Erika, Ernie, and I flew to New York on Saturday to enjoy a few days in one of our favorite cities before I met up with a Manhattan client on Tuesday.

Saturday midnight NYC – price goes up again: I woke up at 11:45PM, changed the price in a few places, and went back to bed. You’d think this stuff would be automated, but there’s a few different moving parts involved (our LMS, a WordPress page, and a plugin) so I’m doing it manually for this course.

Sunday – find several more LMS bugs: someone checked out with a lower price than they were supposed to get, so I had to track down how they did it, and file more bug reports involving that and credit card issues. (It’s Sunday morning as I’m updating this post.)

Wow. That was a lot of work.

In my Epic Life Quest, one of the achievements I wanted to unlock this year was a fully coordinated online product launch. I wanted a big fanfare across email, web, social media, and our customer base. (Hell, even this post is part of that strategy.) It took Kendra and I weeks of work to pull this off.

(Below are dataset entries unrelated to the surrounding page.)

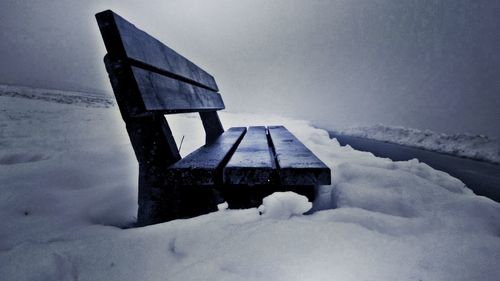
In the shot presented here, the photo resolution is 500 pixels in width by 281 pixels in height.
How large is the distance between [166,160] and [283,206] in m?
0.58

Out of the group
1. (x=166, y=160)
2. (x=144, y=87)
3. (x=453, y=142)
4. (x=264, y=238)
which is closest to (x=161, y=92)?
(x=144, y=87)

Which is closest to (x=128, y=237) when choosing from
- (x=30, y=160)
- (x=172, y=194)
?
(x=172, y=194)

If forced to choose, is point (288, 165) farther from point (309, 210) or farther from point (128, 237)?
point (128, 237)

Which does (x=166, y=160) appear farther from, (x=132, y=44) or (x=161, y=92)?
(x=132, y=44)

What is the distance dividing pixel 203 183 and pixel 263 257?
1.06 ft

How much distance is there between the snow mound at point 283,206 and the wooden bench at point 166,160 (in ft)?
0.30

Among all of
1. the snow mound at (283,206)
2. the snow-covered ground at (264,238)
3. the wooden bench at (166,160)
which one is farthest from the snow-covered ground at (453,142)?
the wooden bench at (166,160)

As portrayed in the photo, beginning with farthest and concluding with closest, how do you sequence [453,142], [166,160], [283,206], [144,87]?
[453,142] < [283,206] < [166,160] < [144,87]

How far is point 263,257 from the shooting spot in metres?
0.77

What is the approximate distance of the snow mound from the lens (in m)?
1.07

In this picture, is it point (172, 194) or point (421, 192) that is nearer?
point (172, 194)

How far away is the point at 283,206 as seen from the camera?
1.09 m

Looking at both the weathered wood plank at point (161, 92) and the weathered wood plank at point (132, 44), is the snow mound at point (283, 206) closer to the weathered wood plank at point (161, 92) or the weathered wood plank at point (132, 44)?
the weathered wood plank at point (161, 92)

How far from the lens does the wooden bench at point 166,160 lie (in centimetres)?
76
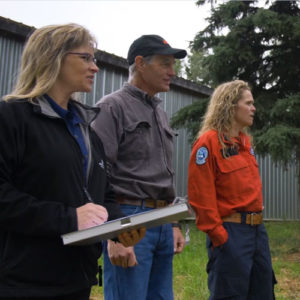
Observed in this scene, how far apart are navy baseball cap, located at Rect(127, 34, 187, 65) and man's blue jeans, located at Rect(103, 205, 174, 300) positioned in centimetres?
101

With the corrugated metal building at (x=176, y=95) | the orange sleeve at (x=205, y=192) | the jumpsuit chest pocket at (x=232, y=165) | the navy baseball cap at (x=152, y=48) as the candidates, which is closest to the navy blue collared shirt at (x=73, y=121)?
the navy baseball cap at (x=152, y=48)

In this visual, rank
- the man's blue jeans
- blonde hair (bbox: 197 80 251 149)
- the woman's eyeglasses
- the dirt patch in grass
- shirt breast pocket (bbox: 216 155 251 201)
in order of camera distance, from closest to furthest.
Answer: the woman's eyeglasses
the man's blue jeans
shirt breast pocket (bbox: 216 155 251 201)
blonde hair (bbox: 197 80 251 149)
the dirt patch in grass

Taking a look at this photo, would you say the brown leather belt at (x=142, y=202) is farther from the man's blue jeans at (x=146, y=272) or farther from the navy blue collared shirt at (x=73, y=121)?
the navy blue collared shirt at (x=73, y=121)

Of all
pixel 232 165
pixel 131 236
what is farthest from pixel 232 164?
pixel 131 236

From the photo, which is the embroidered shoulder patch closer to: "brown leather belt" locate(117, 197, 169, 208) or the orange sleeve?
the orange sleeve

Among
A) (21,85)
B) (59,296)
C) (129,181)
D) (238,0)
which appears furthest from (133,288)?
(238,0)

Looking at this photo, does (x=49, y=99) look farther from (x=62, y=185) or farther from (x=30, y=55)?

I’ve hit the coasting part now – I’m basically watching the revenue come in, giddily clapping my hands, celebrating milestones (100 sold! 250! 500!) and then waking up in the middle of the night to change prices. It’s so incredible to be walking around New York City, sit down for lunch, glance at my email, and say, “That buyer right there just bought us lunch. Thanks, so-and-so from Finland.”

Was it worth it? It’s infamously hard to tell with advertising and marketing, as illustrated by John Wanamaker’s famous quote: “Half the money I spend on advertising is wasted; the trouble is I don’t know which half.” Sure, the course is selling really well – but who knows, maybe it would have performed this well if we’d have just released a blog post announcement and sold it at regular price. Maybe we could have even gotten higher revenue, too – it’s just so hard to know.

For now, I’m just happy to have crossed that achievement off my Epic Life Quest, and happier still to watch the completion rates on the course as people start watching the class videos.